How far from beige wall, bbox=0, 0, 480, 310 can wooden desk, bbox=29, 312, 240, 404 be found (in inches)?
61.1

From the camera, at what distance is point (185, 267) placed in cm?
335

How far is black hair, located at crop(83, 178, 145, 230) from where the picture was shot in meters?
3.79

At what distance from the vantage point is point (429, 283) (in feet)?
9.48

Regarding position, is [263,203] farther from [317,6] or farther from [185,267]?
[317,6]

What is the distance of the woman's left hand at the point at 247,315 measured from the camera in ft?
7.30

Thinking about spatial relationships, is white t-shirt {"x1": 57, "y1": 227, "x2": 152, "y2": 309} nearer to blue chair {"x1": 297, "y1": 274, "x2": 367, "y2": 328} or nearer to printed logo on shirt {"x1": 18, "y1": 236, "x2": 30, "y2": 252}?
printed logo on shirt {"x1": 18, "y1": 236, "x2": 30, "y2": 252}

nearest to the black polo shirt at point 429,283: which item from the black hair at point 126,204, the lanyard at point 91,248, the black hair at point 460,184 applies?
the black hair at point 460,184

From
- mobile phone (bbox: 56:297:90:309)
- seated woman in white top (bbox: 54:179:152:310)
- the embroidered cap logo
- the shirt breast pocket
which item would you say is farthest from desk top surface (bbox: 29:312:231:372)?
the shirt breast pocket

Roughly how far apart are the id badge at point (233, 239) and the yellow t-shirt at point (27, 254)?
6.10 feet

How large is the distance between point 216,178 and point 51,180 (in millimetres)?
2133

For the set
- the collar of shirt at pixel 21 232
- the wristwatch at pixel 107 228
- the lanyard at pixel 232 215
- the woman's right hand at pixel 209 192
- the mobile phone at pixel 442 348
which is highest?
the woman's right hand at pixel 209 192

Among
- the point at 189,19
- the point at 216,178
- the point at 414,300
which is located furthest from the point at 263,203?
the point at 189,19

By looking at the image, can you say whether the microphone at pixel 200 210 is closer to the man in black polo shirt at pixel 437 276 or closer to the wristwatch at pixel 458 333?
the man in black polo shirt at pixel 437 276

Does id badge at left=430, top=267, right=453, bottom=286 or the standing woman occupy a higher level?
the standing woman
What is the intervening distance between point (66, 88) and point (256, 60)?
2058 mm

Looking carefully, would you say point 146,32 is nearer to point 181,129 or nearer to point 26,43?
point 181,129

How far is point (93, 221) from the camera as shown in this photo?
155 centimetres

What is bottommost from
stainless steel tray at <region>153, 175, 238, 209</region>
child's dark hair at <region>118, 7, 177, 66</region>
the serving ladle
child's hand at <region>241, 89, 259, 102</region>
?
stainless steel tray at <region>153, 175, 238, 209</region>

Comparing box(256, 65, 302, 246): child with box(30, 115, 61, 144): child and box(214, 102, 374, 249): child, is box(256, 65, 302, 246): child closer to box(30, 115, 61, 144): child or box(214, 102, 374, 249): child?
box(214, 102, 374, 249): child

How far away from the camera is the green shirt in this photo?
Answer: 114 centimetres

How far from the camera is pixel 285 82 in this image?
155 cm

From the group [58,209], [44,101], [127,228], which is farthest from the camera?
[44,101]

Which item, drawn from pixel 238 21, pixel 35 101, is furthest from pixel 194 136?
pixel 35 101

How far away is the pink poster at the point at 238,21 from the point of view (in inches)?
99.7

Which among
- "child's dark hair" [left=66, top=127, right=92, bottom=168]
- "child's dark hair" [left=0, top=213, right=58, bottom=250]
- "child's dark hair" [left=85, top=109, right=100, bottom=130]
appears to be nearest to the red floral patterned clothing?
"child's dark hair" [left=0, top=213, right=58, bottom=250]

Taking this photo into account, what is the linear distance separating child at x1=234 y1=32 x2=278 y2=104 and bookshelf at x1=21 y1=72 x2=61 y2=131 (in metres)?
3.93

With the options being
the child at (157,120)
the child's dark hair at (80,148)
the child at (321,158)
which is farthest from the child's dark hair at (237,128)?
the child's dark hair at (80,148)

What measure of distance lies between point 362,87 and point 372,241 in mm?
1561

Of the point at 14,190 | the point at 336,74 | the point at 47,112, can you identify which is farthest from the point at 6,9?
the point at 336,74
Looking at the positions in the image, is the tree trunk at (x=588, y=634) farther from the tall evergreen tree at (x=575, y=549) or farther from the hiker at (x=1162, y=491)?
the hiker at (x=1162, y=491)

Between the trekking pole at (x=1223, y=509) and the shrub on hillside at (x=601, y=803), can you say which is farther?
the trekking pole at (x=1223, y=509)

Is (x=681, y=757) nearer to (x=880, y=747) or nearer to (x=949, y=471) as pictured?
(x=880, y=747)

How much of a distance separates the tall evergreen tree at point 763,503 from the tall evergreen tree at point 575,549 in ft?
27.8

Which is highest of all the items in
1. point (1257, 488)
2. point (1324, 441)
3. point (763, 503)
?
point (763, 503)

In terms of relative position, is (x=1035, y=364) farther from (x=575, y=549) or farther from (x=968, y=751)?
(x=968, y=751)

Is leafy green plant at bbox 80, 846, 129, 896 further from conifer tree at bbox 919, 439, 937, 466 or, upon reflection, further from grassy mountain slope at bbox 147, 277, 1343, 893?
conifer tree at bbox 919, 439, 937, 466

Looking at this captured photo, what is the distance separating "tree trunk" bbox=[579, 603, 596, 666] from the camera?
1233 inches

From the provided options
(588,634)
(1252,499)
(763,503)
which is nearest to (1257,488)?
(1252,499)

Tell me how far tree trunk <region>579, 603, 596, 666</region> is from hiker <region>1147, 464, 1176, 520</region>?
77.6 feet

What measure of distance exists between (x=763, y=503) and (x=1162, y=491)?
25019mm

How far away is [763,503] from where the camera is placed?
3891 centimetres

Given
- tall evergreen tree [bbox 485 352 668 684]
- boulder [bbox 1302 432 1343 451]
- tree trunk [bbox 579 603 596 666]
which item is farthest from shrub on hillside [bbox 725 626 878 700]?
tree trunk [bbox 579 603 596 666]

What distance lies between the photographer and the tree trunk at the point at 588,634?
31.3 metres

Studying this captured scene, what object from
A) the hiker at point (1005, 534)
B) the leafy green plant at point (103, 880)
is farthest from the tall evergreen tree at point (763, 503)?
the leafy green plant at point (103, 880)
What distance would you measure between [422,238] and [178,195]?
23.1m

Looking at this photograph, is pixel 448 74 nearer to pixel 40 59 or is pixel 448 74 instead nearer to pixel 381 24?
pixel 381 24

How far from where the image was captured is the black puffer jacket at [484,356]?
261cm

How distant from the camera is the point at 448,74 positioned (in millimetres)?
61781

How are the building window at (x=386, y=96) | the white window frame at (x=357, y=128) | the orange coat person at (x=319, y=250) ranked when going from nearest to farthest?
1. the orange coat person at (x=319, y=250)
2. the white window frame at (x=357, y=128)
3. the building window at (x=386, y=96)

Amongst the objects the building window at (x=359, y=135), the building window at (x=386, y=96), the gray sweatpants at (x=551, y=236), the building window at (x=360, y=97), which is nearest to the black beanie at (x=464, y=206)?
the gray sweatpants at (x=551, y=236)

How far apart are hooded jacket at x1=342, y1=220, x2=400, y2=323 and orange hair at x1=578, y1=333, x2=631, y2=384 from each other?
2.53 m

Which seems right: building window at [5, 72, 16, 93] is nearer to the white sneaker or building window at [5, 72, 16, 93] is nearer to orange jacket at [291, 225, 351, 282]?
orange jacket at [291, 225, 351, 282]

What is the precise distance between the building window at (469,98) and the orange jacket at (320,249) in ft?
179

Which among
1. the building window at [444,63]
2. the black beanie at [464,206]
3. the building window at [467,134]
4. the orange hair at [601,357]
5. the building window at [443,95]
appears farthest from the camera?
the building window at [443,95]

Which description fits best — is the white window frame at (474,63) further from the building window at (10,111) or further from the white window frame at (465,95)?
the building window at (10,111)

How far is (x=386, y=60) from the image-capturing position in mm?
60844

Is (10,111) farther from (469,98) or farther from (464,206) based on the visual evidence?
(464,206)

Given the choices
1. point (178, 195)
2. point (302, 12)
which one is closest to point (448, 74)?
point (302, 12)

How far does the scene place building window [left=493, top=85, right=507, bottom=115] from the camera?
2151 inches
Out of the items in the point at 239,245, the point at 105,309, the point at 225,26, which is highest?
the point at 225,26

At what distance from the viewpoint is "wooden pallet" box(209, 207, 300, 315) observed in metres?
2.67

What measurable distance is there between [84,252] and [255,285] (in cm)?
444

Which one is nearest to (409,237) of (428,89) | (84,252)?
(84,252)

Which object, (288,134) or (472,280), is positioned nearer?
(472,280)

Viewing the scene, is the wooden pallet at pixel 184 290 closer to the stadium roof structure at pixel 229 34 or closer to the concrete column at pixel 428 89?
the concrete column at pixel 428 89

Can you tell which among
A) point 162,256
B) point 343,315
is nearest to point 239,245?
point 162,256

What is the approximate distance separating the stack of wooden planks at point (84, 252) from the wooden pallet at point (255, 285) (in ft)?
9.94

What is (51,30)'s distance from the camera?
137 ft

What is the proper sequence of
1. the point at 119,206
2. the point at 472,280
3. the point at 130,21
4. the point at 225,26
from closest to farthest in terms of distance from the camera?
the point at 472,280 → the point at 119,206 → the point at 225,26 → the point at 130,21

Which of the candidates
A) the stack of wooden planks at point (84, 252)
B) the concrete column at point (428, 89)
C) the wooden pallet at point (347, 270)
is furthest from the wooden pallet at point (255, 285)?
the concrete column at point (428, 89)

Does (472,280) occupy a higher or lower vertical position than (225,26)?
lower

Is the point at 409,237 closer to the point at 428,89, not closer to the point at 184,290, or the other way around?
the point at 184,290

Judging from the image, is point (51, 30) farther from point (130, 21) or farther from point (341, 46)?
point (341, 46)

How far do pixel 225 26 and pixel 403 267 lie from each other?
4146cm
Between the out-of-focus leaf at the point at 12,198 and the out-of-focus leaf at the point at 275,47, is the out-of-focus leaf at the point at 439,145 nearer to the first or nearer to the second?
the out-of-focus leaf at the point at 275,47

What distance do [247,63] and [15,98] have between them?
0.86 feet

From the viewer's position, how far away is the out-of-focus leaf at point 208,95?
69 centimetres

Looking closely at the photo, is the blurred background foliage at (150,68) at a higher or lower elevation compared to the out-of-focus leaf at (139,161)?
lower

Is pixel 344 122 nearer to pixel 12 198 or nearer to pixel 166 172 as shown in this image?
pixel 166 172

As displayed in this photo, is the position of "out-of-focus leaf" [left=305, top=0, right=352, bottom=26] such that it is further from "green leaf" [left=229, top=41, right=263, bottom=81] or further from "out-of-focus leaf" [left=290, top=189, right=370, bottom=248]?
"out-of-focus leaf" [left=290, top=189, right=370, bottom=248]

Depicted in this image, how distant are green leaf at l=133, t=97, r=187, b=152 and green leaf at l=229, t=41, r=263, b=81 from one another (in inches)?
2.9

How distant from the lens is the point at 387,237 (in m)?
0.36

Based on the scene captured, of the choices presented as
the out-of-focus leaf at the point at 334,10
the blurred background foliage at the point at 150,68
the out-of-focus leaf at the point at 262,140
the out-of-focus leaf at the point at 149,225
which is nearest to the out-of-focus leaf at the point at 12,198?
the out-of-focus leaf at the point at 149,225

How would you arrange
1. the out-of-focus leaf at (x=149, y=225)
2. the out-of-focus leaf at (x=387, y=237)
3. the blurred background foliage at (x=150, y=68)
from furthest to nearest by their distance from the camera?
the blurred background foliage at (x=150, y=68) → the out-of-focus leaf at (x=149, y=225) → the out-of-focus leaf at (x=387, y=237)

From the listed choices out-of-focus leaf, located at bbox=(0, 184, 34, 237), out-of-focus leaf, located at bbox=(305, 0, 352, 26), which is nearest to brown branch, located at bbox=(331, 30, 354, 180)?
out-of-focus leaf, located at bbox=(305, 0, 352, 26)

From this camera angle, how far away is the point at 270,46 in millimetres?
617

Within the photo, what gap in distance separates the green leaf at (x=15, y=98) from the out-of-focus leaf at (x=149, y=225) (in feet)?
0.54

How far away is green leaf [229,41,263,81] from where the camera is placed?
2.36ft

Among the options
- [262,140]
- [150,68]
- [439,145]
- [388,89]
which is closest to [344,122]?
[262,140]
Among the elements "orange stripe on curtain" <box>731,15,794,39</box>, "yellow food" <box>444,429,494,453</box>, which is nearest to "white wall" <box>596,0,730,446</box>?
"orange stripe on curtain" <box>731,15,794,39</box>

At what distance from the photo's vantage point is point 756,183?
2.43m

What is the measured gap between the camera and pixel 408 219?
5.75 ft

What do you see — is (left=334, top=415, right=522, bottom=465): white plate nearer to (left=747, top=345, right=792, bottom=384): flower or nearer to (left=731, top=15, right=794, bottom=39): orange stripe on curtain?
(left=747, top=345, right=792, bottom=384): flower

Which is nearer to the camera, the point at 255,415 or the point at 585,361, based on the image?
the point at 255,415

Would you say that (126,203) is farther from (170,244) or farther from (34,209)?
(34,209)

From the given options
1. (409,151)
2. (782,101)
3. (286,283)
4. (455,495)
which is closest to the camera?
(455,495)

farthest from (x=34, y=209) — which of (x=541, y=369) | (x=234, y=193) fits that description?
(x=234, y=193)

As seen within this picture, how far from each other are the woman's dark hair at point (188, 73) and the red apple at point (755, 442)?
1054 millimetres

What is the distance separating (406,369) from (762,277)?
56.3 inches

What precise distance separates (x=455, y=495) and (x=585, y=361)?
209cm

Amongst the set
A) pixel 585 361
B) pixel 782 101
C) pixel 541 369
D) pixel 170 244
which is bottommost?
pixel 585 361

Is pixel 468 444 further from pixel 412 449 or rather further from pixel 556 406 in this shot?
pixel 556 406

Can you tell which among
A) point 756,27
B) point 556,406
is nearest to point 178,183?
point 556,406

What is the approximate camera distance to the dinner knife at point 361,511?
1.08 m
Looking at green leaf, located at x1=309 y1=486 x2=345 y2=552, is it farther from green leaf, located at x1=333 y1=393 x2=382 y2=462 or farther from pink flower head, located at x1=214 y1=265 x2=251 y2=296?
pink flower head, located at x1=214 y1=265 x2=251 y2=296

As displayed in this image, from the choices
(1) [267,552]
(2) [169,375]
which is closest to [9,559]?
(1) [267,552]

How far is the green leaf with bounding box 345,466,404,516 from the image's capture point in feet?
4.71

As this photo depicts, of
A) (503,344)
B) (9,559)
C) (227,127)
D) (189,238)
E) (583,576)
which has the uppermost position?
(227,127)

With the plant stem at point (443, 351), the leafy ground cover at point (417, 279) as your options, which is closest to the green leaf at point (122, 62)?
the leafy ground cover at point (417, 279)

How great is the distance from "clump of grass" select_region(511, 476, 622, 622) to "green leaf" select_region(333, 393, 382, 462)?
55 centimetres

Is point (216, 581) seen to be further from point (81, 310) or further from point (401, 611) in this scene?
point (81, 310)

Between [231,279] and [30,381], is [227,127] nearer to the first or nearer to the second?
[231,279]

○ ○ ○ ○ ○ ○ ○

PROBLEM DESCRIPTION> Repeat the line containing "Which is nearer" and all subsequent lines through the final line of the data, exactly and with no others.

WRITTEN REPLY>
Which is nearer to the camera, the point at 255,415 or the point at 585,361, based on the image?
the point at 255,415

Would you say that (126,203) is farther from (170,244) or farther from (34,209)?
(34,209)

From the given options
1. (409,151)
2. (782,101)
3. (286,283)
4. (455,495)
which is closest to the camera?
(455,495)

farthest from (x=34, y=209) — which of (x=541, y=369) | (x=234, y=193) fits that description?
(x=234, y=193)

As seen within this picture, how far from each other are the woman's dark hair at point (188, 73) and the red apple at point (755, 442)?
1054 millimetres

What is the distance separating (406,369) from (762,277)?
56.3 inches

What precise distance separates (x=455, y=495) and (x=585, y=361)?
209cm

Amongst the set
A) pixel 585 361
B) pixel 782 101
C) pixel 541 369
D) pixel 170 244
which is bottommost?
pixel 585 361

Is pixel 468 444 further from pixel 412 449 or rather further from pixel 556 406 in this shot?
pixel 556 406

Can you tell which among
A) point 756,27
B) point 556,406
is nearest to point 178,183?
point 556,406

What is the approximate camera distance to the dinner knife at point 361,511?
1.08 m
Looking at green leaf, located at x1=309 y1=486 x2=345 y2=552, is it farther from green leaf, located at x1=333 y1=393 x2=382 y2=462 or farther from pink flower head, located at x1=214 y1=265 x2=251 y2=296?
pink flower head, located at x1=214 y1=265 x2=251 y2=296

As displayed in this image, from the choices
(1) [267,552]
(2) [169,375]
which is closest to [9,559]?
(1) [267,552]

How far is the green leaf with bounding box 345,466,404,516 from the image's capture point in feet?
4.71

As this photo depicts, of
A) (503,344)
B) (9,559)
C) (227,127)
D) (189,238)
E) (583,576)
which has the uppermost position?
(227,127)

With the plant stem at point (443, 351), the leafy ground cover at point (417, 279) as your options, which is closest to the green leaf at point (122, 62)?
the leafy ground cover at point (417, 279)

How great is the distance from "clump of grass" select_region(511, 476, 622, 622) to "green leaf" select_region(333, 393, 382, 462)?
55 centimetres

Is point (216, 581) seen to be further from point (81, 310) or further from point (401, 611) in this scene?
point (81, 310)

Between [231,279] and [30,381], is [227,127] nearer to the first or nearer to the second?
[231,279]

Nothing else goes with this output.